** Texte de la page **
Ce malentendu sur le sens de la citoyenneté n’est pas prêt à se dissiper. L’égalité devant la loi est censée rendre les contrôles plus rigoureux et exigeants, de même qu’il n’est plus possible de s’abstraire de la communauté nationale. Or, la conception de la citoyenneté est devenue l’occasion pour le demandeur de services publics, de privilèges, d’avantages de toutes natures et d’impunité, de revendiquer à tout bout de champ des droits qui, insatisfaits, se transforment en violences envers l’autorité politique, la communauté et les bâtiments publics.
Comme le dit si bien l’Abbé Grégoire (1750-1831), le vandalisme est l’action d’une volonté politique et ne fait pas mystère de ses buts : «Proclamer l’ignorance, proscrire les hommes instruits, bannir le génie et paralyser la pensée».
Hôpital Sahloul à Sousse: personnel agressé et matériels saccagé.
Dans un tel contexte, l’Etat démocratique, parce qu’il représente l’intérêt général, suppose la libre expression de l’opinion publique à travers les partis, les syndicats ou tout autre groupe ou mouvement politique, est appelé, sinon à endiguer le déchaînement des intérêts privés, du moins à l’encadrer dans une certaine mesure. L’arme démocratique étant par étymologie impuissante, il ne reste plus dans ce cas-là que l’emploi des méthodes autoritaires et répressives.
Venu constater les dégâts causés par le vandalisme «populaire», qui se répand, prolifère et dont on a fini par parler, décrire et en dénoncer les ravages toujours sans risque pour les coupables, le ministre de la Santé, manifestement indigné, incapable pour une fois d’innocenter la «révolution démocratique», avait déclaré que non seulement l’Etat, en faillite, n’est plus en mesure de remplacer à chaque incident les équipements détruits, mais qu’il ne dispose même pas des forces nécessaires à la protection des installations publiques.
D’incarnation de la vertu et des valeurs morales, la citoyenneté en Tunisie n’a jamais correspondu à l’image d’une nation démocratique. Elle vient au contraire renforcer chaque jour davantage le triomphe des masses, instruites ou pas, générateur de violence et de haine qui explique tant de ruines et qui suppose un état de guerre endémique et permanent.

** Section des données **
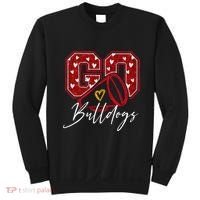 Go Cheer Bulldogs Name Athletic Sports Gift  Sweatshirt thumb 0
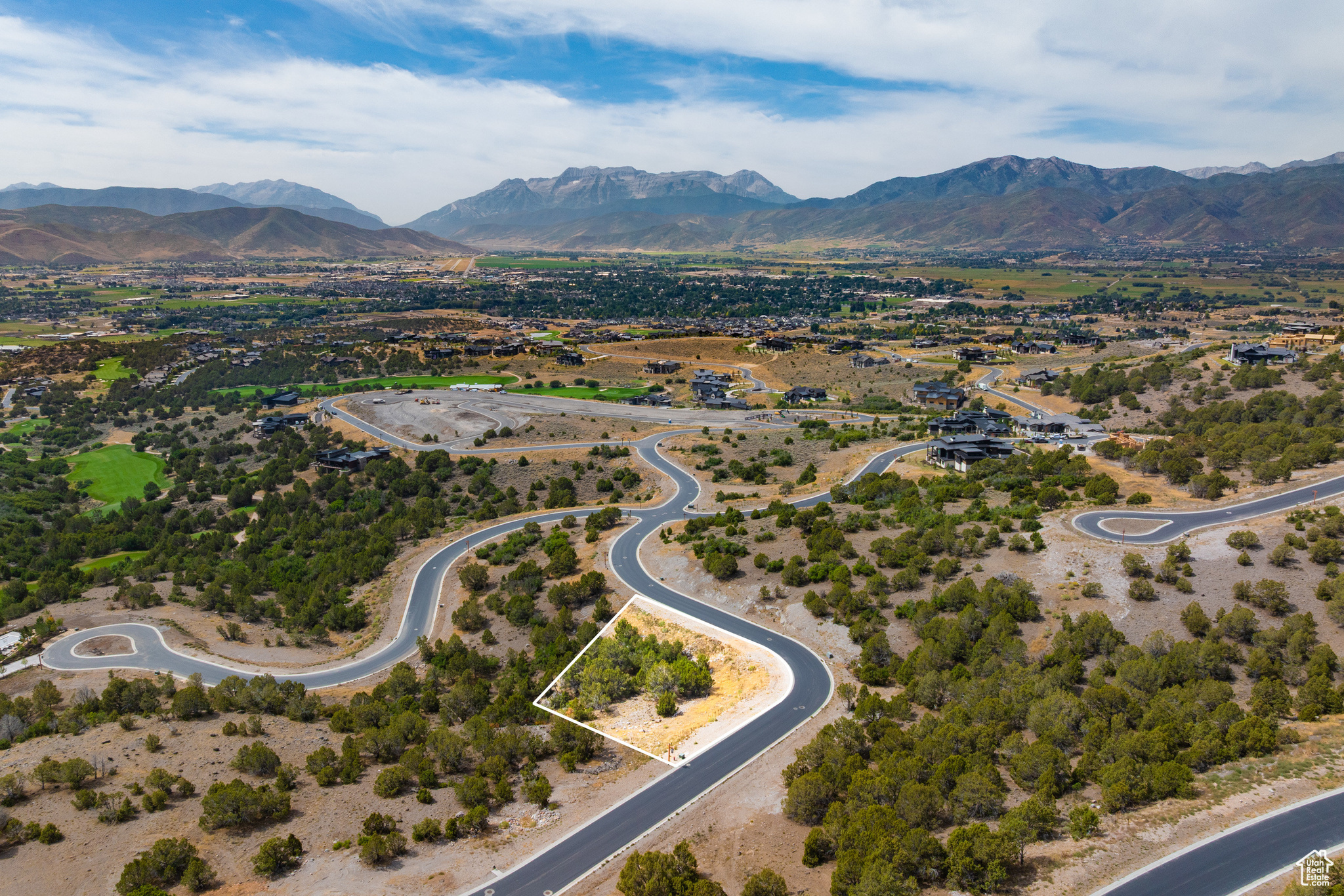 RED LEDGES - Land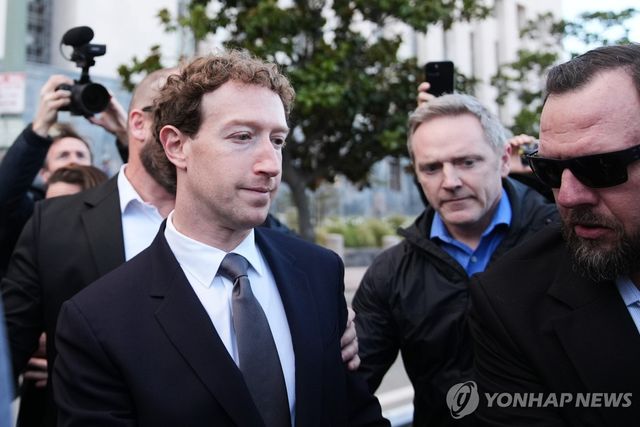 마크 저커버그 메타 CEO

** Consignes de l'exercice **
(a) Transcrivez fidèlement le passage du texte sur la citoyenneté et le vandalisme compris entre « Dans un tel » et « autoritaires et répressives. », bornes incluses.
(b) D'après le texte sur la citoyenneté et le vandalisme, de quelles forces l'État ne dispose-t-il même pas, selon la déclaration du ministre de la Santé ?

** Réponses à l'exercice **
(a)
Dans un tel contexte, l’Etat démocratique, parce qu’il représente l’intérêt général, suppose la libre expression de l’opinion publique à travers les partis, les syndicats ou tout autre groupe ou mouvement politique, est appelé, sinon à endiguer le déchaînement des intérêts privés, du moins à l’encadrer dans une certaine mesure. L’arme démocratique étant par étymologie impuissante, il ne reste plus dans ce cas-là que l’emploi des méthodes autoritaires et répressives.

(b) Des forces nécessaires à la protection des installations publiques.